Prompt: Copy the forum thread about losing a dog between "I think Loki" and "some of you.", inclusive, changing "vet" to "clinic" throughout.

** START Page **

I think Loki may be heartless, the only thing he did after we came home from the vet without Brutus was growl at my husband from the crate. I think it was because he smelled death on him. Loki is so single minded about his toys however that he doesn't even respond to Brutus' name. It makes me sad that Loki doesn't seem to miss Brutus but at the same time, he has always been an attention hog so he probably enjoys that extra bit he gets now


----------



## wild_deuce03 (Aug 14, 2010)

aus_staffy said:


> Thanks to everyone for the replies. Sorry to bring back sad memories for some of you.


No worries. It helps to talk about it.



Padlock said:


> i think you would all enjoy the movie 'where the red fern grows"
> you'll be able to cry and let out emotions without seeming
> to over emotional. i-tunes has it for like $2.00
> (make sure you watch the original, i think it was in the mid 70's)
> ...


Ugh.....SAD movie. I've still yet to see Marley and Me. I know the dog dies, and I know it's a "happy" movie, but just can't bring myself to see it.

Thanks.


----------



## wild_deuce03 (Aug 14, 2010)

** END Page **
** START Information supplied **

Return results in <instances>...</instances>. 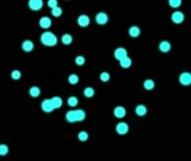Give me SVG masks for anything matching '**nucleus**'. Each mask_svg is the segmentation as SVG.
I'll return each mask as SVG.
<instances>
[{
  "mask_svg": "<svg viewBox=\"0 0 191 161\" xmlns=\"http://www.w3.org/2000/svg\"><path fill=\"white\" fill-rule=\"evenodd\" d=\"M171 19H172V22H173V23H176V24H181V23H183V22H184V14H183L181 11H176V12H173V13H172Z\"/></svg>",
  "mask_w": 191,
  "mask_h": 161,
  "instance_id": "5",
  "label": "nucleus"
},
{
  "mask_svg": "<svg viewBox=\"0 0 191 161\" xmlns=\"http://www.w3.org/2000/svg\"><path fill=\"white\" fill-rule=\"evenodd\" d=\"M119 65H121L122 68H129L131 66V60L128 56H125V57H123V59L119 60Z\"/></svg>",
  "mask_w": 191,
  "mask_h": 161,
  "instance_id": "15",
  "label": "nucleus"
},
{
  "mask_svg": "<svg viewBox=\"0 0 191 161\" xmlns=\"http://www.w3.org/2000/svg\"><path fill=\"white\" fill-rule=\"evenodd\" d=\"M86 117V113L84 110H71L66 112V119L71 123L73 122H81Z\"/></svg>",
  "mask_w": 191,
  "mask_h": 161,
  "instance_id": "1",
  "label": "nucleus"
},
{
  "mask_svg": "<svg viewBox=\"0 0 191 161\" xmlns=\"http://www.w3.org/2000/svg\"><path fill=\"white\" fill-rule=\"evenodd\" d=\"M113 55H115V59H117V60L119 61L121 59H123V57L128 56V53H127V50H125L124 48H117V49L115 50Z\"/></svg>",
  "mask_w": 191,
  "mask_h": 161,
  "instance_id": "10",
  "label": "nucleus"
},
{
  "mask_svg": "<svg viewBox=\"0 0 191 161\" xmlns=\"http://www.w3.org/2000/svg\"><path fill=\"white\" fill-rule=\"evenodd\" d=\"M107 20H109V17H107V14L104 13V12H100V13H98V14L96 16V22H97L98 24H100V25L106 24Z\"/></svg>",
  "mask_w": 191,
  "mask_h": 161,
  "instance_id": "7",
  "label": "nucleus"
},
{
  "mask_svg": "<svg viewBox=\"0 0 191 161\" xmlns=\"http://www.w3.org/2000/svg\"><path fill=\"white\" fill-rule=\"evenodd\" d=\"M50 100H51V103H53V105H54L55 109H60L62 106V99L60 97H54Z\"/></svg>",
  "mask_w": 191,
  "mask_h": 161,
  "instance_id": "18",
  "label": "nucleus"
},
{
  "mask_svg": "<svg viewBox=\"0 0 191 161\" xmlns=\"http://www.w3.org/2000/svg\"><path fill=\"white\" fill-rule=\"evenodd\" d=\"M42 110L44 112H51L53 110H55V107H54V105H53L50 99H46V100L42 101Z\"/></svg>",
  "mask_w": 191,
  "mask_h": 161,
  "instance_id": "6",
  "label": "nucleus"
},
{
  "mask_svg": "<svg viewBox=\"0 0 191 161\" xmlns=\"http://www.w3.org/2000/svg\"><path fill=\"white\" fill-rule=\"evenodd\" d=\"M100 80L101 81H109L110 80V74L109 73H106V72H103L101 74H100Z\"/></svg>",
  "mask_w": 191,
  "mask_h": 161,
  "instance_id": "31",
  "label": "nucleus"
},
{
  "mask_svg": "<svg viewBox=\"0 0 191 161\" xmlns=\"http://www.w3.org/2000/svg\"><path fill=\"white\" fill-rule=\"evenodd\" d=\"M40 26L43 29H49L51 26V19L49 17H42L40 19Z\"/></svg>",
  "mask_w": 191,
  "mask_h": 161,
  "instance_id": "11",
  "label": "nucleus"
},
{
  "mask_svg": "<svg viewBox=\"0 0 191 161\" xmlns=\"http://www.w3.org/2000/svg\"><path fill=\"white\" fill-rule=\"evenodd\" d=\"M154 86H155V83H154V81L153 80H146L143 82V87L146 88V89H153L154 88Z\"/></svg>",
  "mask_w": 191,
  "mask_h": 161,
  "instance_id": "23",
  "label": "nucleus"
},
{
  "mask_svg": "<svg viewBox=\"0 0 191 161\" xmlns=\"http://www.w3.org/2000/svg\"><path fill=\"white\" fill-rule=\"evenodd\" d=\"M170 49H171V44H170L169 42H166V41L160 42V44H159V50H160V51H163V53H167Z\"/></svg>",
  "mask_w": 191,
  "mask_h": 161,
  "instance_id": "16",
  "label": "nucleus"
},
{
  "mask_svg": "<svg viewBox=\"0 0 191 161\" xmlns=\"http://www.w3.org/2000/svg\"><path fill=\"white\" fill-rule=\"evenodd\" d=\"M22 48H23V50L26 51V53L32 51V50H34V43H32V41H24L23 44H22Z\"/></svg>",
  "mask_w": 191,
  "mask_h": 161,
  "instance_id": "13",
  "label": "nucleus"
},
{
  "mask_svg": "<svg viewBox=\"0 0 191 161\" xmlns=\"http://www.w3.org/2000/svg\"><path fill=\"white\" fill-rule=\"evenodd\" d=\"M116 131H117V134H119V135H125V134H128V131H129V127H128L127 123L121 122V123H118V124L116 125Z\"/></svg>",
  "mask_w": 191,
  "mask_h": 161,
  "instance_id": "3",
  "label": "nucleus"
},
{
  "mask_svg": "<svg viewBox=\"0 0 191 161\" xmlns=\"http://www.w3.org/2000/svg\"><path fill=\"white\" fill-rule=\"evenodd\" d=\"M8 153V147L6 145H0V155L4 157Z\"/></svg>",
  "mask_w": 191,
  "mask_h": 161,
  "instance_id": "28",
  "label": "nucleus"
},
{
  "mask_svg": "<svg viewBox=\"0 0 191 161\" xmlns=\"http://www.w3.org/2000/svg\"><path fill=\"white\" fill-rule=\"evenodd\" d=\"M75 63H77L78 66H83V65L85 63V57H84V56H77V57H75Z\"/></svg>",
  "mask_w": 191,
  "mask_h": 161,
  "instance_id": "30",
  "label": "nucleus"
},
{
  "mask_svg": "<svg viewBox=\"0 0 191 161\" xmlns=\"http://www.w3.org/2000/svg\"><path fill=\"white\" fill-rule=\"evenodd\" d=\"M48 6L50 8H54L57 6V0H48Z\"/></svg>",
  "mask_w": 191,
  "mask_h": 161,
  "instance_id": "32",
  "label": "nucleus"
},
{
  "mask_svg": "<svg viewBox=\"0 0 191 161\" xmlns=\"http://www.w3.org/2000/svg\"><path fill=\"white\" fill-rule=\"evenodd\" d=\"M61 41H62V43H63V44L68 45V44H71V43H72L73 37H72L69 34H63V35H62V37H61Z\"/></svg>",
  "mask_w": 191,
  "mask_h": 161,
  "instance_id": "17",
  "label": "nucleus"
},
{
  "mask_svg": "<svg viewBox=\"0 0 191 161\" xmlns=\"http://www.w3.org/2000/svg\"><path fill=\"white\" fill-rule=\"evenodd\" d=\"M11 77H12V79H14V80H19V79L22 78V73H20L19 71H13L12 74H11Z\"/></svg>",
  "mask_w": 191,
  "mask_h": 161,
  "instance_id": "29",
  "label": "nucleus"
},
{
  "mask_svg": "<svg viewBox=\"0 0 191 161\" xmlns=\"http://www.w3.org/2000/svg\"><path fill=\"white\" fill-rule=\"evenodd\" d=\"M135 112H136V115H137V116H140V117L146 116V113H147V107H146L145 105L140 104V105H137V106H136Z\"/></svg>",
  "mask_w": 191,
  "mask_h": 161,
  "instance_id": "14",
  "label": "nucleus"
},
{
  "mask_svg": "<svg viewBox=\"0 0 191 161\" xmlns=\"http://www.w3.org/2000/svg\"><path fill=\"white\" fill-rule=\"evenodd\" d=\"M78 24L81 26V28H86L89 24H90V17L86 16V14H81L78 17Z\"/></svg>",
  "mask_w": 191,
  "mask_h": 161,
  "instance_id": "9",
  "label": "nucleus"
},
{
  "mask_svg": "<svg viewBox=\"0 0 191 161\" xmlns=\"http://www.w3.org/2000/svg\"><path fill=\"white\" fill-rule=\"evenodd\" d=\"M93 94H95V89H93L92 87H86V88L84 89V95H85V97L91 98V97H93Z\"/></svg>",
  "mask_w": 191,
  "mask_h": 161,
  "instance_id": "22",
  "label": "nucleus"
},
{
  "mask_svg": "<svg viewBox=\"0 0 191 161\" xmlns=\"http://www.w3.org/2000/svg\"><path fill=\"white\" fill-rule=\"evenodd\" d=\"M29 93H30V95H31V97L36 98V97H38V95L41 94V89H40V87H37V86H32V87L30 88Z\"/></svg>",
  "mask_w": 191,
  "mask_h": 161,
  "instance_id": "19",
  "label": "nucleus"
},
{
  "mask_svg": "<svg viewBox=\"0 0 191 161\" xmlns=\"http://www.w3.org/2000/svg\"><path fill=\"white\" fill-rule=\"evenodd\" d=\"M78 139H79L80 141L85 142V141H87V139H89V134H87L86 131H80V133L78 134Z\"/></svg>",
  "mask_w": 191,
  "mask_h": 161,
  "instance_id": "26",
  "label": "nucleus"
},
{
  "mask_svg": "<svg viewBox=\"0 0 191 161\" xmlns=\"http://www.w3.org/2000/svg\"><path fill=\"white\" fill-rule=\"evenodd\" d=\"M41 42L46 45V47H54L57 43V37L50 32V31H46L41 35Z\"/></svg>",
  "mask_w": 191,
  "mask_h": 161,
  "instance_id": "2",
  "label": "nucleus"
},
{
  "mask_svg": "<svg viewBox=\"0 0 191 161\" xmlns=\"http://www.w3.org/2000/svg\"><path fill=\"white\" fill-rule=\"evenodd\" d=\"M67 103H68V105H69L71 107H74V106H77V105H78L79 99H78L77 97H69V98H68V100H67Z\"/></svg>",
  "mask_w": 191,
  "mask_h": 161,
  "instance_id": "21",
  "label": "nucleus"
},
{
  "mask_svg": "<svg viewBox=\"0 0 191 161\" xmlns=\"http://www.w3.org/2000/svg\"><path fill=\"white\" fill-rule=\"evenodd\" d=\"M68 81H69V83L75 85V83L79 82V77H78L77 74H71V75L68 77Z\"/></svg>",
  "mask_w": 191,
  "mask_h": 161,
  "instance_id": "25",
  "label": "nucleus"
},
{
  "mask_svg": "<svg viewBox=\"0 0 191 161\" xmlns=\"http://www.w3.org/2000/svg\"><path fill=\"white\" fill-rule=\"evenodd\" d=\"M51 14H53L54 17H60V16L62 14V10H61V7L56 6V7L51 8Z\"/></svg>",
  "mask_w": 191,
  "mask_h": 161,
  "instance_id": "24",
  "label": "nucleus"
},
{
  "mask_svg": "<svg viewBox=\"0 0 191 161\" xmlns=\"http://www.w3.org/2000/svg\"><path fill=\"white\" fill-rule=\"evenodd\" d=\"M29 7L32 11H40L43 7V0H29Z\"/></svg>",
  "mask_w": 191,
  "mask_h": 161,
  "instance_id": "4",
  "label": "nucleus"
},
{
  "mask_svg": "<svg viewBox=\"0 0 191 161\" xmlns=\"http://www.w3.org/2000/svg\"><path fill=\"white\" fill-rule=\"evenodd\" d=\"M125 113H127V111H125V109L122 107V106H117V107L113 110V115H115V117H117V118H123V117L125 116Z\"/></svg>",
  "mask_w": 191,
  "mask_h": 161,
  "instance_id": "12",
  "label": "nucleus"
},
{
  "mask_svg": "<svg viewBox=\"0 0 191 161\" xmlns=\"http://www.w3.org/2000/svg\"><path fill=\"white\" fill-rule=\"evenodd\" d=\"M129 35L131 36V37H137L139 35H140V29H139V26H131L130 29H129Z\"/></svg>",
  "mask_w": 191,
  "mask_h": 161,
  "instance_id": "20",
  "label": "nucleus"
},
{
  "mask_svg": "<svg viewBox=\"0 0 191 161\" xmlns=\"http://www.w3.org/2000/svg\"><path fill=\"white\" fill-rule=\"evenodd\" d=\"M169 4L173 8H178L182 5V0H169Z\"/></svg>",
  "mask_w": 191,
  "mask_h": 161,
  "instance_id": "27",
  "label": "nucleus"
},
{
  "mask_svg": "<svg viewBox=\"0 0 191 161\" xmlns=\"http://www.w3.org/2000/svg\"><path fill=\"white\" fill-rule=\"evenodd\" d=\"M179 82H181L182 85H184V86L190 85V82H191V74L190 73H188V72L182 73V74H181V77H179Z\"/></svg>",
  "mask_w": 191,
  "mask_h": 161,
  "instance_id": "8",
  "label": "nucleus"
}]
</instances>
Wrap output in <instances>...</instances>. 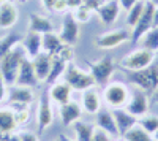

** END Information supplied **

Expected answer:
I think Loki may be heartless, the only thing he did after we came home from the clinic without Brutus was growl at my husband from the crate. I think it was because he smelled death on him. Loki is so single minded about his toys however that he doesn't even respond to Brutus' name. It makes me sad that Loki doesn't seem to miss Brutus but at the same time, he has always been an attention hog so he probably enjoys that extra bit he gets now


----------



## wild_deuce03 (Aug 14, 2010)

aus_staffy said:


> Thanks to everyone for the replies. Sorry to bring back sad memories for some of you.